In the first chapter of A Web for Everyone, the authors quote Ron Mace, the architect who formulated the concept of Universal Design:

Universal design is the design of products and environments to be usable by all people, to the greatest extent possible, without the need for adaptation or specialized design.

The rest of the book is a well-layed out and wonderfully thought-through attempt to help those of us building sites on the web apply this principle to our craft. The book is both philosophical in nature as the authors explain their reasoning and also practical in the advice and suggestions given. The authors introduce personas – fictional but realistic characters – that give empathetic grounding to the topics explored.

This book is comprehensive and easy to read, with numerous detours and sidebars that provide deeper examinations of the topics. I enjoyed reading through the book but it will probably take continued reference to fully soak in all the information contained within. Because of that, it has earned a place on my desk where I hope to remember to check it regularly as I build out new things for the web.

The practical points of the book are extremely helpful but I found the biggest value was the initial framing of accessibility as part of the larger design aspects of web-making. Anyone who has ever intended to make things more accessible after launch has learned that if you don’t do it initially, you are very unlikely to find the time to do it later. Horton and Quesenbery, by framing their book within the principles of Universal Design and design thinking remind us that accessibility is a fundamental design consideration and not something that can be patched in. If we accept this we can pursue the work to accomplish the goal from the beginning of the process instead of later at some possibly never-to-arrive period.

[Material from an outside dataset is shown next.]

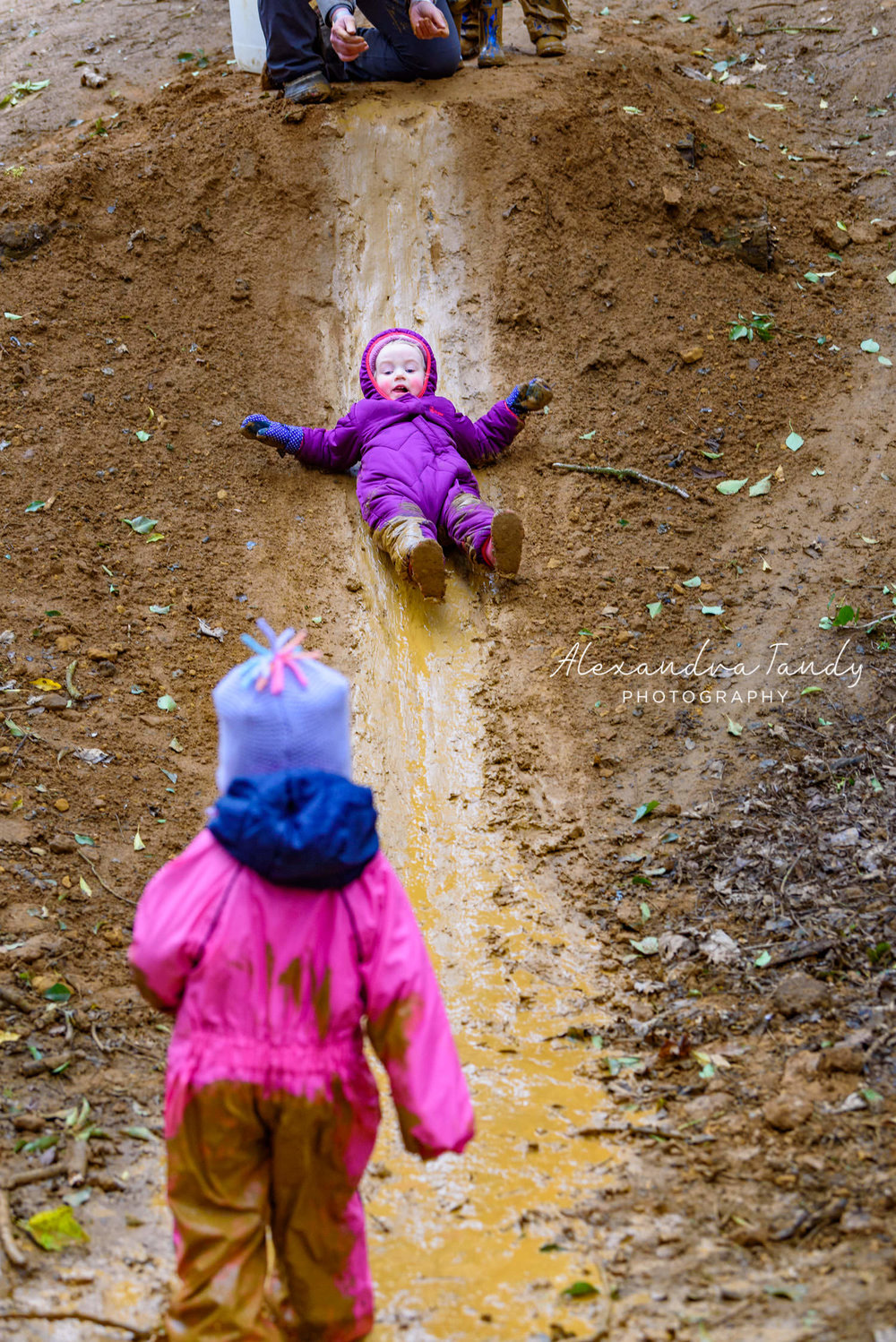 Alexandra-Tandy-Photography-two-toddler-girls-playing-on-mud-slide-at-forest-school.jpg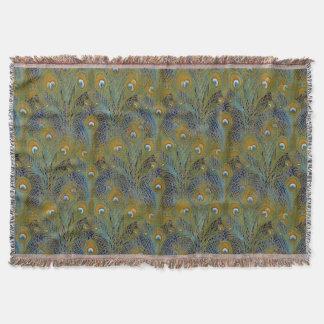 Pfau versieht Wolldecken mit Federn Decke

My personal takeaway from this book, after thinking about the personas created by the authors, is that my default web-building habits are to center optimal usages. I get lazy and want to build the “simplest” version of something which, unfortunately, is another way of saying I want to create the most fragile version of the thing. To make my work better I need to adopt this form of design-thinking that assumes non-optimal usages and works backwards from there. As I’ve started to practice this (occasionally, it is not yet a habit) I’ve found that the act of designing and building is more challenging and engaging because I am dealing with realistic design constraints that previously I ignored. This has been a strange but lovely discovery - by increasing my empathy for others, my job has become more challenging in all the ways that suck me in.

The web is every day becoming more of a presence in our lives, but this isn’t necessarily welcome news for everyone. We who build the web have so much work to do before the experiences we build are universally usable. In A Web for Everyone, Sarah Horton and Whitney Quesenbery have created a helpful resource to make that work slightly more understandable and doable.